# Thread: one more committee problem

1. ## one more committee problem

We are going to form 3 committees from the people in our class, 4 people per committee. There are 12 people in our class and everyone will be placed on exactly one committee. 4 ppl on com. X, 4 on Y and 4 on Z. How many options for committee assignments are there?

i think this is 12C4 * 8C4 * 4C4?

2. Originally Posted by ihavvaquestion
We are going to form 3 committees from the people in our class, 4 people per committee. There are 12 people in our class and everyone will be placed on exactly one committee. 4 ppl on com. X, 4 on Y and 4 on Z. How many options for committee assignments are there?

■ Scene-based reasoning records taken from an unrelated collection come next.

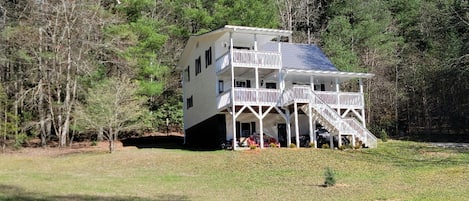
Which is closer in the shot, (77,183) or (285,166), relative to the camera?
(77,183)

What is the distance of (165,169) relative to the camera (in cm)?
2072

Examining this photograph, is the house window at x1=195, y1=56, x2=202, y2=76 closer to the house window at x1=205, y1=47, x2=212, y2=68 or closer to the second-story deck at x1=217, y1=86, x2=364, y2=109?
the house window at x1=205, y1=47, x2=212, y2=68

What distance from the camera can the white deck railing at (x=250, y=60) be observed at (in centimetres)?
2755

i think this is 12C4 * 8C4 * 4C4?
Looks spot on to me. If you only had 8 people to start with and had to form two 4 people committees there would be 8 ways to choose the first member of the first committee, then 7 ways to choose the second, then 6 to choose the third, then 5 to choose the last member of the first committee which corresponds to 8C4 and of course 4C4 is just 1. Now just add the 12C4 apply the product principle and get your answer!

3. can anyone confirm this to be the correct answer?

4. Please forgive me for misunderstanding the question.

5. The answer is indeed $\binom{12}{4}\binom{8}{4}\binom{4}{4}=\frac{12!}{( 4!)^3}$.
These are ordered partitions because the committees have names.
Also note that this is the number of ways to rearrange the string $XXXXYYYYZZZZ$.